#### EXTRAIT SOURCE:
────────────────

Dans son film Les Eternels ou Ash is the purest white, Jia Zhangke porte un regard social
sur la Chine, comme il l’avait fait au cours de son précédent film Platform (2000), avec une fois encore son actrice fétiche et épouse Zhao Tao. Il illustre ici une fois de plus son attention particulière à l’évolution de son pays, ainsi qu’aux mutations géographiques et à la réalité sociale. Tel un paysagiste, Zhangke montre l’envers de la réussite économique chinoise, ici la mafia, par le biais d’une topographie emblématique (le volcan de Datong, le barrage des Trois-Gorges, le Shanxi et ses mines), mais également grâce à une narration partagée autour de trois dates : le 1er avril 2001, 2006, et le 1er janvier 2018. Dans ses œuvres précédentes le réalisateur s’intéressait essentiellement à des groupes de plusieurs personnages, alors que l’intrigue est centrée ici sur un couple, et sur l’effet du temps (dix sept années) sur ces individus.
Comment le mouvement permanent intra et extrinsèque du couple est-il mis en scène ? En
quoi Les Eternels est un film centré sur le personnage de Qiao ? Comment le paysage chinois
dépeint-il une société contrastée en constante évolution ? Pour répondre à ces questions et
émettre un regard critique sur le film, nous analyserons dans un premier temps les relations entre les différents personnages, la place qu’ils occupent, et l’influence du temps sur ces derniers. Puis nous observerons le désenchantement et la mélancolie omniprésents dans le film. Enfin nous étudierons l’importance du milieu social et géographique des protagonistes.


I- L’influence du temps sur les personnages, et leur place.
- La première image de Qiao qu’on a est celle d’une jeune femme, déterminée,
insouciante et désireuse de pouvoir, mais elle reste cependant dans l’ombre de son compagnon. Nous la retrouvons ensuite à la sortie de prison, où on perçoit une femme qui essaye de cacher sa fragilité, sa peur de se retrouver seule, humiliée par l’homme qu’elle aime et pour lequel elle s’est sacrifiée. Enfin, le personnage devient une femme pleine de rugosité
qui a du s’adapter aux imprévus de la vie, qui ne cache pas ses sentiments car elle ne
ressent plus rien.
- Pour Bin, le schéma est différent puisque c’est lui qui occupait le devant de la scène en
tant que « parrain de la mafia », chef respecté. Puis essayant de se raccrocher à sa vie
passée qui a été bouleversée par une rébellion et une tentative de meurtre, on le
retrouve en chef déchu qui essaye tant bien que mal de rester dans son domaine de
prédilection. Enfin, on apprend que Bin a sombré dans l’alcool ce qui lui a coûté une
hémorragie cérébrale, et la moitié de sa mobilité.

────────────────

#### ENTRÉES:

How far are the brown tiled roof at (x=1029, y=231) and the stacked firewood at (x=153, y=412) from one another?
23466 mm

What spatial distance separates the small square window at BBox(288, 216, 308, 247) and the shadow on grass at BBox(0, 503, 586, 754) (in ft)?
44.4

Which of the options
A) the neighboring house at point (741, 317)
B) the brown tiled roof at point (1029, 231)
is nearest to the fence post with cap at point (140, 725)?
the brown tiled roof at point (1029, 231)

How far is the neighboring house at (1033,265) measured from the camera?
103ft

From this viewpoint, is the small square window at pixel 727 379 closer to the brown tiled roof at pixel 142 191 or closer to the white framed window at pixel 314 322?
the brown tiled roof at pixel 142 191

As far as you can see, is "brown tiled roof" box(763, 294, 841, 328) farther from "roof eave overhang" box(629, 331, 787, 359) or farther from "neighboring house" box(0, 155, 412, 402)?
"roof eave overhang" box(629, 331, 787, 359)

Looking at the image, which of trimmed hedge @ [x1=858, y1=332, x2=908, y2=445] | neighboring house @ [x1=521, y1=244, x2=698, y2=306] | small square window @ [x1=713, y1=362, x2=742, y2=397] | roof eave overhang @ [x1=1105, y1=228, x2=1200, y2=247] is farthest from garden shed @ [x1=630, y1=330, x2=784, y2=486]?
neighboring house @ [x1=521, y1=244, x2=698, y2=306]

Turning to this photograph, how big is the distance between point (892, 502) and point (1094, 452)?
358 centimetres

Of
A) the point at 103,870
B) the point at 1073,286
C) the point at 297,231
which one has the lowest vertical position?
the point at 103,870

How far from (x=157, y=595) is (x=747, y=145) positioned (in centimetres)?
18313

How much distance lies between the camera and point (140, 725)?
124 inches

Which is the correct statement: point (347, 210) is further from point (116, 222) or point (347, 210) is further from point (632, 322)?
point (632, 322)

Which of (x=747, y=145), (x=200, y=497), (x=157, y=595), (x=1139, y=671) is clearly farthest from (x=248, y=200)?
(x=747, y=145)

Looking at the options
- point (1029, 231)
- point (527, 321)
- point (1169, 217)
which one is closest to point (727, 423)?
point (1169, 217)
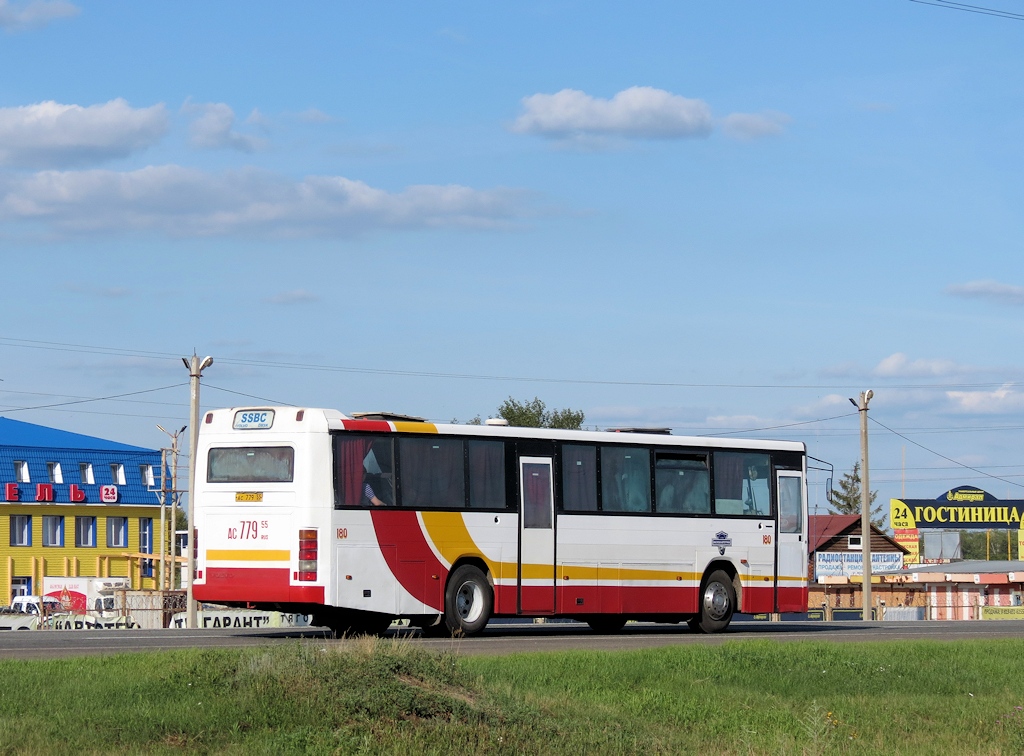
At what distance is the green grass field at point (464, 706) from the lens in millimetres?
10828

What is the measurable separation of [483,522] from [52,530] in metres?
59.2

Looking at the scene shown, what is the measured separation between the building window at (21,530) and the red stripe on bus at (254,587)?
5770 centimetres

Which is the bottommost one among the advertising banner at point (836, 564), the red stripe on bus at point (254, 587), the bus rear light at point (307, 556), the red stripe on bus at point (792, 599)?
the advertising banner at point (836, 564)

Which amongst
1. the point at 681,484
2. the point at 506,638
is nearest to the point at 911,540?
the point at 681,484

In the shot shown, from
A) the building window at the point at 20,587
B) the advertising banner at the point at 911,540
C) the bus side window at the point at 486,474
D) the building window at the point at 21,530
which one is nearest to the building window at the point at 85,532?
the building window at the point at 21,530

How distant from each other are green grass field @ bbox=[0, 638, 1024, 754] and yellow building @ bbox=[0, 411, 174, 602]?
2411 inches

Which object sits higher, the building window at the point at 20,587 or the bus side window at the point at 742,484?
the bus side window at the point at 742,484

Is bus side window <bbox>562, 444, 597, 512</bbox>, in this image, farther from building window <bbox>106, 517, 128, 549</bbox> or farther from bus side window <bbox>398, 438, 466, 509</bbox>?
building window <bbox>106, 517, 128, 549</bbox>

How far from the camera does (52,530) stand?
7669 centimetres

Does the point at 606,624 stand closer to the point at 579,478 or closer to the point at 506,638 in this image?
the point at 579,478

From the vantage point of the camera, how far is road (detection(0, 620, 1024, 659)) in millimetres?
17875

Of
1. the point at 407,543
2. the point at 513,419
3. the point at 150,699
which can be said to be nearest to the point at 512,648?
the point at 407,543

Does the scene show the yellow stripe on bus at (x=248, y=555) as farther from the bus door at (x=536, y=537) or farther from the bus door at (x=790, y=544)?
the bus door at (x=790, y=544)

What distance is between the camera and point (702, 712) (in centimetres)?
1372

────────────────

#### CONSIGNE:
Recopiez l'extrait sur le film Les Eternels en partant des mots « - Pour Bin, le » et en vous arrêtant après « de sa mobilité. ». Remplacez au passage « Bin » par « le personnage ». Les lignes n'ont aucun rapport avec l'extrait.

#### CORRIGÉ:
- Pour le personnage, le schéma est différent puisque c’est lui qui occupait le devant de la scène en
tant que « parrain de la mafia », chef respecté. Puis essayant de se raccrocher à sa vie
passée qui a été bouleversée par une rébellion et une tentative de meurtre, on le
retrouve en chef déchu qui essaye tant bien que mal de rester dans son domaine de
prédilection. Enfin, on apprend que le personnage a sombré dans l’alcool ce qui lui a coûté une
hémorragie cérébrale, et la moitié de sa mobilité.